• The data:
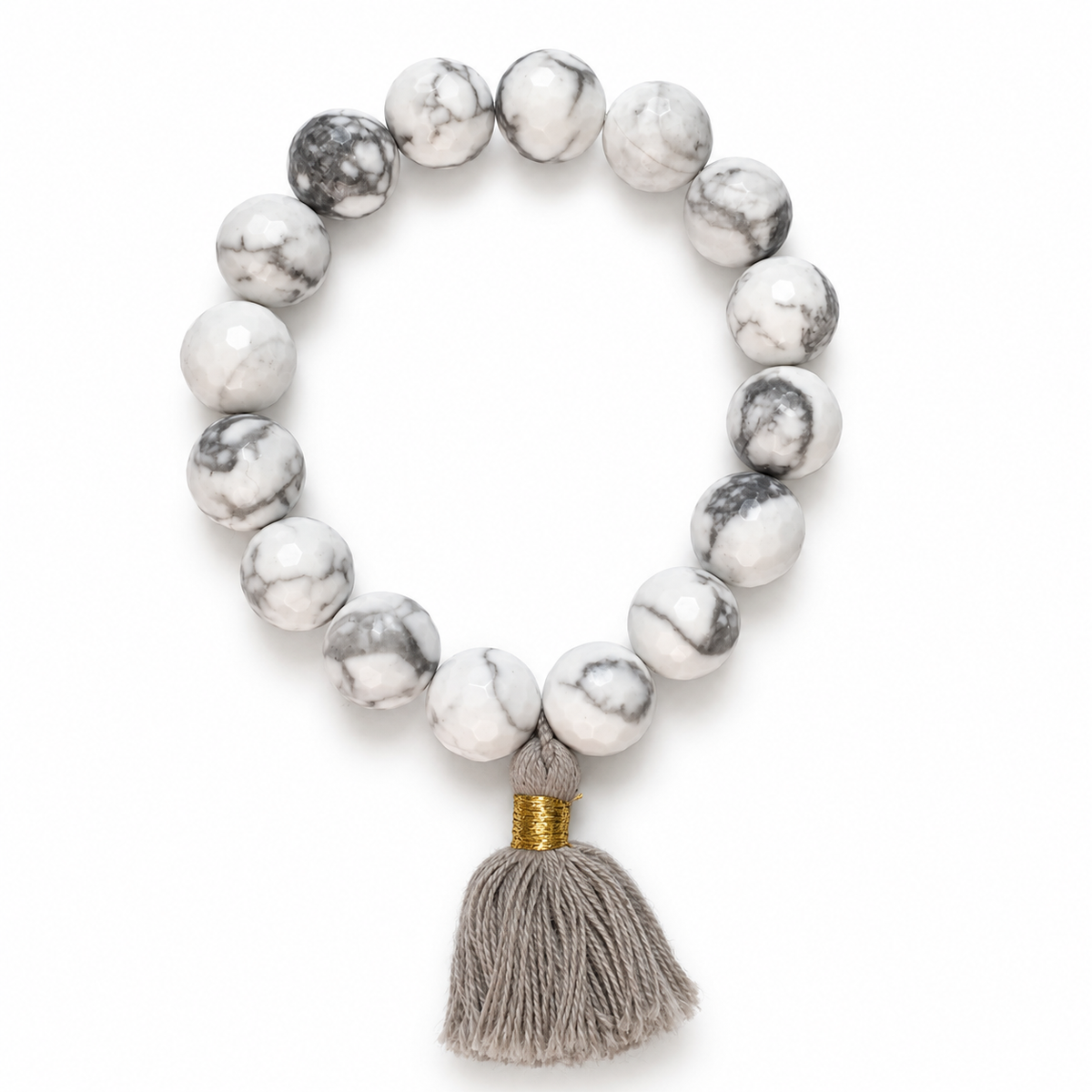 White Howlite with Taupe Tassel on a white background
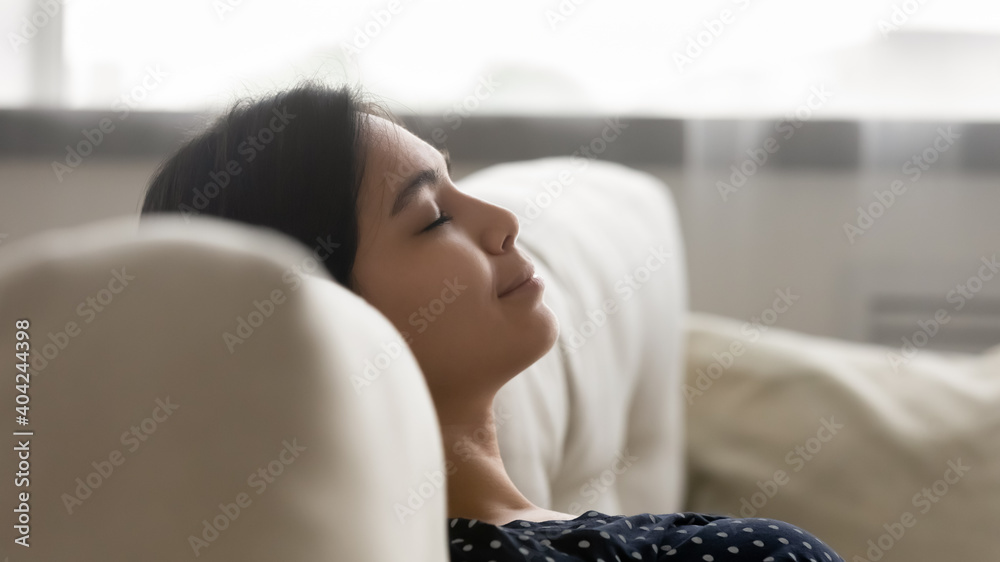 Close up head shot happy serene millennial asian mixed race woman leaning on comfortable sofa, daydreaming sleeping napping restoring energy, enjoying tranquil peaceful weekend time at home. - obrazy, fototapety, plakaty 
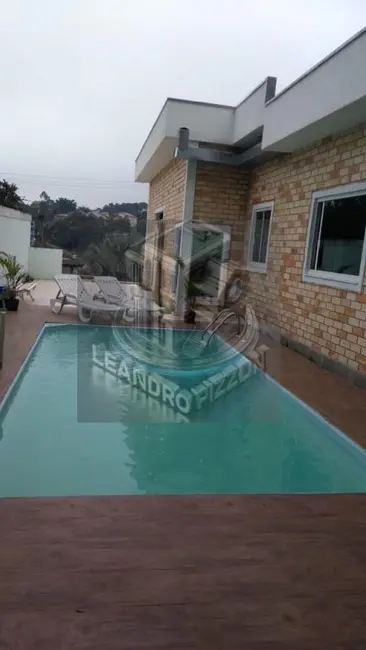 Foto 1 de Casa com 3 quartos à venda, 230m2 em Arujá Country Club, Itaquaquecetuba - SP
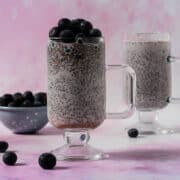 Two blueberry chia seed puddings are in mugs with handles and blueberries are around the mugs.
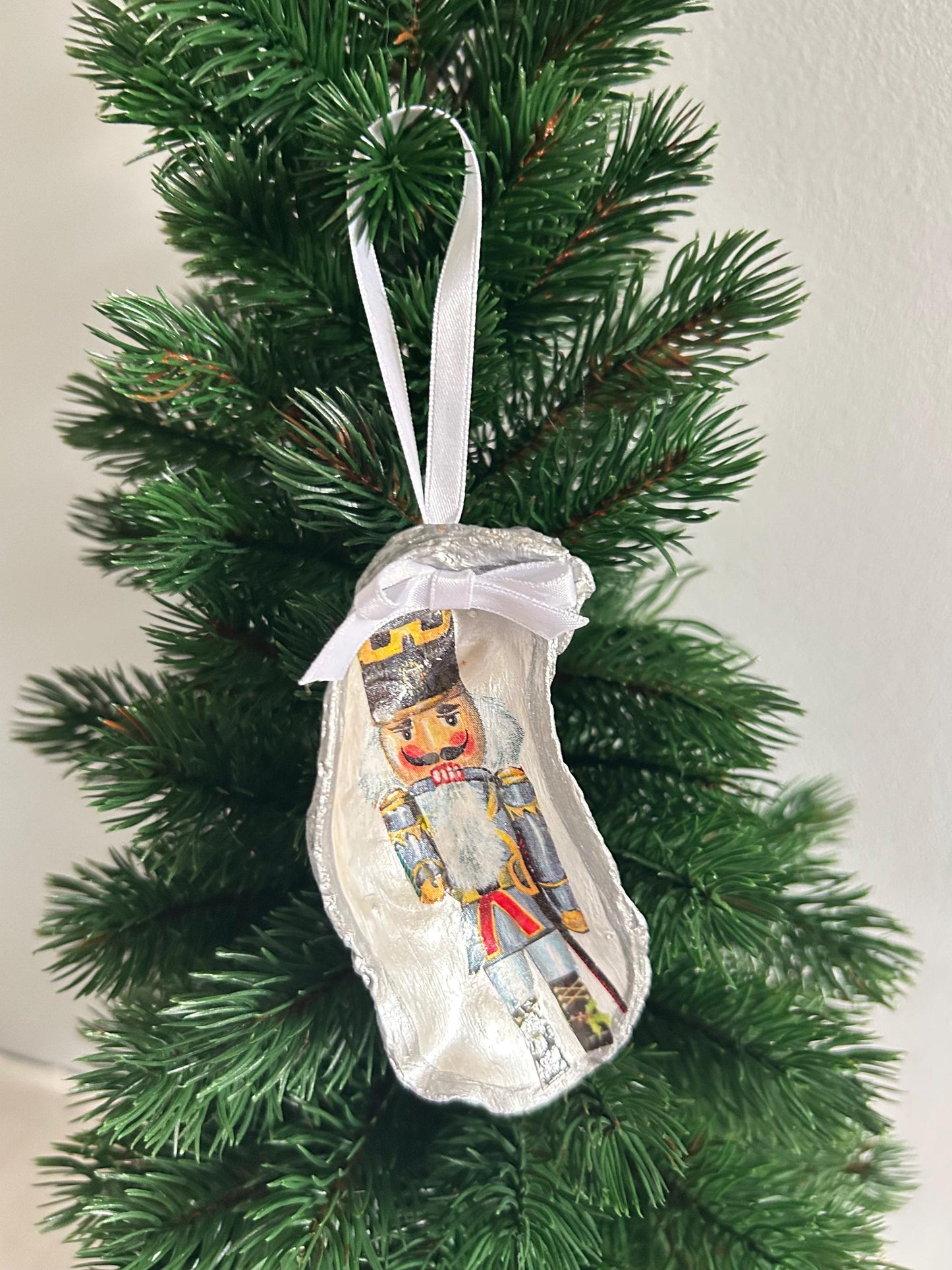 Nutcracker Christmas Tree Ornament. Silver Oyster Shell Holiday Decoration.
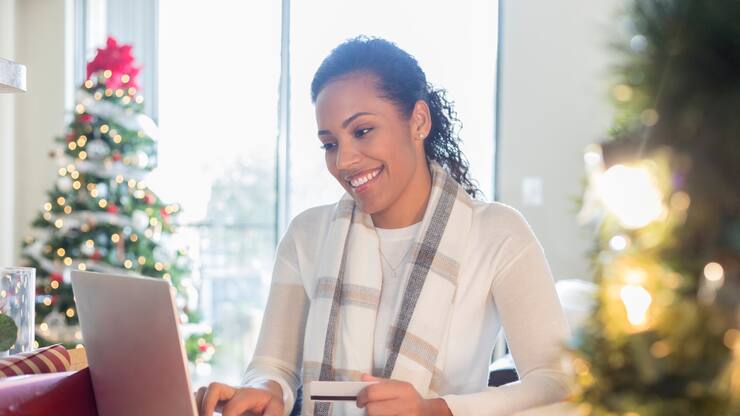 Eine Frau sitzt am Tisch und schaut lächelnd in ihren Laptop, dahinter ein Weihnachtsbaum.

• Exercise brief: Please present the text of every row above as a numbered list, dropping any blank lines and leaving out the pictures.

• Result of the task:
1.  White Howlite with Taupe Tassel on a white background
2.  Close up head shot happy serene millennial asian mixed race woman leaning on comfortable sofa, daydreaming sleeping napping restoring energy, enjoying tranquil peaceful weekend time at home. - obrazy, fototapety, plakaty 
3.  Foto 1 de Casa com 3 quartos à venda, 230m2 em Arujá Country Club, Itaquaquecetuba - SP
4.  Two blueberry chia seed puddings are in mugs with handles and blueberries are around the mugs.
5.  Nutcracker Christmas Tree Ornament. Silver Oyster Shell Holiday Decoration.
6.  Eine Frau sitzt am Tisch und schaut lächelnd in ihren Laptop, dahinter ein Weihnachtsbaum.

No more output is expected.